DXC Technology is making a big bet on artificial intelligence. The company announced a multi-year global partnership with Anthropic, the AI lab behind Claude, to embed the technology into the kind of boring-but-critical systems that banks, insurers, and governments rely on every day.
This isn't just a press release with vague promises. DXC is becoming a Global Premier partner in Anthropic's Claude Partner Network, which means it's getting early access to the latest models and tools. More importantly, DXC plans to train tens of thousands of its engineers to become Claude-certified. That's a lot of people learning how to make AI work in the real world.
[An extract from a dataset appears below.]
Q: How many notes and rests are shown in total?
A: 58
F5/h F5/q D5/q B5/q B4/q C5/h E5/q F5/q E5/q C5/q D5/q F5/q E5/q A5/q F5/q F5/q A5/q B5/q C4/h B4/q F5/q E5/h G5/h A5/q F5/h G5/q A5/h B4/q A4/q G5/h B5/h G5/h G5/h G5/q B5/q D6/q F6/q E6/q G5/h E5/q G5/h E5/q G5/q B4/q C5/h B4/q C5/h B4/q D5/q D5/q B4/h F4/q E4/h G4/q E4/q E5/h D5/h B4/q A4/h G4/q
DXC already uses Claude internally, but this partnership takes things further. The company is creating a dedicated group of Claude-certified engineers who will work directly inside customer environments. Think of them as AI special forces: they parachute into a bank's IT department and figure out how to make Claude handle claims processing, fraud detection, or cybersecurity alerts.
With over 115,000 employees across 70 countries, DXC has the scale to make this work. The focus on banking and insurance makes sense — those industries run on legacy systems that are ripe for AI-driven automation. If DXC can successfully embed Claude into those systems, it could be a game-changer for both companies.
The Stock Picture: A Different Story
While the AI news is exciting, DXC's stock has been anything but. Shares are trading at $8.77, down about 1.2% from their 20-day moving average of $9.19. Over the past 12 months, the stock has lost 43% of its value. Ouch.
The technical setup is mixed. The MACD indicator is above its signal line, which suggests that the selling pressure might be easing. But the stock is still facing stiff resistance at $10.00, which aligns with the 50-day moving average. On the downside, $8.00 is a key support level — that's where buyers stepped in before, and it's also near the 52-week low.
So the stock is in a bit of a no-man's land: not quite oversold enough to bounce, but not breaking out either. The AI partnership could be a catalyst, but the market seems to be taking a wait-and-see approach.
Earnings Preview: Numbers to Watch
DXC is scheduled to report its next quarterly results on July 30, 2026. Here's what analysts are expecting:
- EPS Estimate: 42 cents (down from 68 cents a year ago)
- Revenue Estimate: $2.98 billion (down from $3.16 billion)
- Valuation: P/E of 88.2x — that's a premium valuation for a company with declining earnings.
The high P/E is a red flag. It means investors are paying a lot for each dollar of earnings, which is usually justified only if growth is expected to accelerate. But with revenue and EPS both declining, that premium looks hard to defend.
Analysts are cautious. The stock carries a Hold rating with an average price target of $11.00. Recent moves from major banks tell the story:
- Morgan Stanley: Equal-Weight, lowered target to $9.00 (May 14)
- BMO Capital: Market Perform, lowered target to $10.00 (May 11)
- TD Cowen: Hold, lowered target to $14.00 (April 6)
Notice a pattern? All three lowered their targets recently. That's not a vote of confidence.
How DXC Ranks on Key Metrics
MarketDash's Edge scorecard gives DXC a mixed report card:
- Value: 93.14 — The stock looks cheap compared to peers.
- Growth: 32.58 — Moderate growth potential.
- Quality: 7.18 — Weak performance indicators.
- Momentum: 3.46 — The stock is underperforming the broader market.
The verdict: DXC is a value trap in the making. It's cheap for a reason — weak quality and terrible momentum. The AI partnership could improve the growth and quality scores over time, but that's a long-term story, not a near-term catalyst.
ETF Exposure: Who Owns DXC?
If you're looking for indirect exposure, two ETFs hold notable positions in DXC:
- Pacer US Small Cap Cash Cows 100 ETF (CALF): 2.07% weight.
- Harbor Long-Short Equity ETF (LSEQ): 2.64% weight.
Because DXC carries meaningful weight in these funds, any significant inflows or outflows for these ETFs will likely force automatic buying or selling of the stock. So keep an eye on those fund flows if you're trading DXC.
The Bottom Line
DXC's partnership with Anthropic is a smart strategic move. AI is going to reshape enterprise IT, and DXC is positioning itself as a key player. But the stock's technical and fundamental picture is messy. The high P/E, declining earnings, and weak momentum suggest that the market is pricing in a lot of risk.
If the AI partnership leads to real revenue growth, the stock could be a bargain. But for now, it's a show-me story. The next earnings report on July 30 will be a critical test.